Requirement A:
Say whether each statement below agrees with the MongoDB performance notes. Answer yes or no for each, and quote the words from the notes that decide it. (i) WiredTiger performs in-place updates. (ii) MMAP V1 locks at the collection level. (iii) Indexes make reads slower.
### Provided passage
MongoDB Tutorial 4 - Performance

Fri, Jun 24, 2016 Last Modified: Jun 30, 2016
Category: tutorial Tags: [mongodb] [NoSQL] [database]

MongoDB Database

Storage engine

Storage engine sits between mongodb server and the file storage. Use db.serverStatus().storageEngine; to check.

WiredTiger

for many applications, this is faster - document level concurrency, lock free implementation. optimistic concurrency model which assumes two writes not gonna be on same document. if on same, one write unwound and try again. - compression of data and indexes. WiredTiger manages memory. - append only, no in place updates

MMAP V1

Uses mmap system call undercovers. Allocating memory, or map files or devices into memory. Operation system manages memory/virtual memory.

collection level locking, multiple reader, single writer lock.
in place update (database does not have to allocate and write a full new copy of the object).
power of 2 sizes when allocating initial storage with a minimum of 32 bytes.

Indexes

Built with btree or b+trees. With indexes writes are slower, reads are much faster. Without index, query on 10 million documents will be linear searching, too much disk io.

(a,b,c) leftmost index order. a, (a,b), (a,b,c) would work, (a,c) partially work, others do not.
######
### Source material
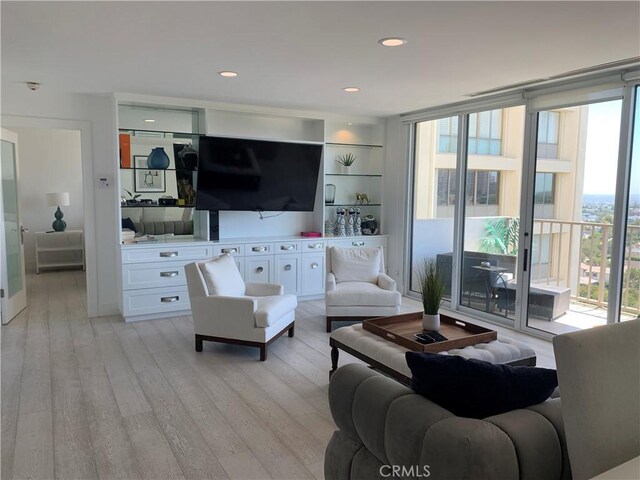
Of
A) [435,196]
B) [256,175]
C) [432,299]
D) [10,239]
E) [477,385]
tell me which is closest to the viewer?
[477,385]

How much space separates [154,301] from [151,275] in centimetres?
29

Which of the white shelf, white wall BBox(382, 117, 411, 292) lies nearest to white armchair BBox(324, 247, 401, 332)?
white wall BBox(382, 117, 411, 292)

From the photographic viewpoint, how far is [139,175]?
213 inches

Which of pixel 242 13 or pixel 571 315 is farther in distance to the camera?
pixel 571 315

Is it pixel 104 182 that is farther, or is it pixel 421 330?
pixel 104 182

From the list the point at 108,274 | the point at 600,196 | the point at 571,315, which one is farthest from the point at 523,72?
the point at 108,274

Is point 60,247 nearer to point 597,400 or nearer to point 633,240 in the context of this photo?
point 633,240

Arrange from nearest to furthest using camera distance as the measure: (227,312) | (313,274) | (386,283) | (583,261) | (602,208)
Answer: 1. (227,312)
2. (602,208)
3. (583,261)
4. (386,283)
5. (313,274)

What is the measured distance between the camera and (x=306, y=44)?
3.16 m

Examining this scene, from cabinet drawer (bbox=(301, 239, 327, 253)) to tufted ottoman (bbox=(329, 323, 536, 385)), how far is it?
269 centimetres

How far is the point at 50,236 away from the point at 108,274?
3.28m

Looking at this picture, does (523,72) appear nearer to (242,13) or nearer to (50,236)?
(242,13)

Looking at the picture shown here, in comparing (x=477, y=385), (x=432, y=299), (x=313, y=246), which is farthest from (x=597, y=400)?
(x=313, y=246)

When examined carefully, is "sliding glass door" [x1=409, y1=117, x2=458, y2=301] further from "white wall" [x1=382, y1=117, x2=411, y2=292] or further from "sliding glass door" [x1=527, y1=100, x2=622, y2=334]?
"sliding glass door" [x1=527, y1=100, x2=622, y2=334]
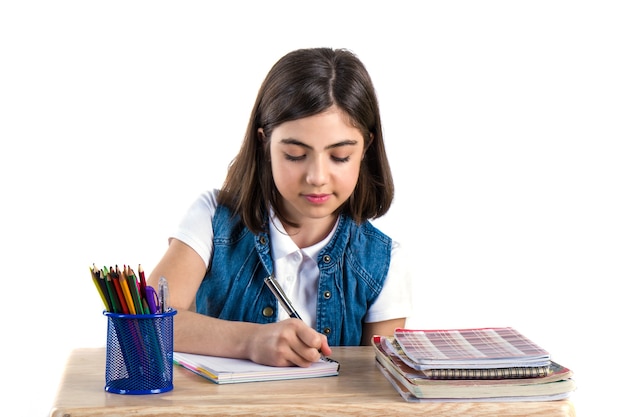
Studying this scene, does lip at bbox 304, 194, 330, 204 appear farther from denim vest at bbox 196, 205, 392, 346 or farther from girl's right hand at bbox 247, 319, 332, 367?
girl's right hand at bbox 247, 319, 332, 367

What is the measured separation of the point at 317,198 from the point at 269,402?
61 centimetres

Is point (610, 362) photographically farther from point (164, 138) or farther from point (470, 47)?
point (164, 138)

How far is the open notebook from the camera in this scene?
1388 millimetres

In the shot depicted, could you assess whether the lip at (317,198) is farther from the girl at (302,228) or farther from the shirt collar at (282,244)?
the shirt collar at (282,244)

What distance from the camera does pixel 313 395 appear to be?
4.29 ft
######
Requirement B:
Reproduce the entries without any change, starting at the line that contains "How far is the open" and ending at the last line of the entries.

Complete answer A:
(i) No: "append only, no in place updates"
(ii) Yes: "collection level locking, multiple reader, single writer lock."
(iii) No: "With indexes writes are slower, reads are much faster."

Complete answer B:
How far is the open notebook from the camera in this scene?
1388 millimetres

In the shot depicted, could you assess whether the lip at (317,198) is farther from the girl at (302,228) or farther from the shirt collar at (282,244)?
the shirt collar at (282,244)

What distance from the camera does pixel 313 395 appear to be?
4.29 ft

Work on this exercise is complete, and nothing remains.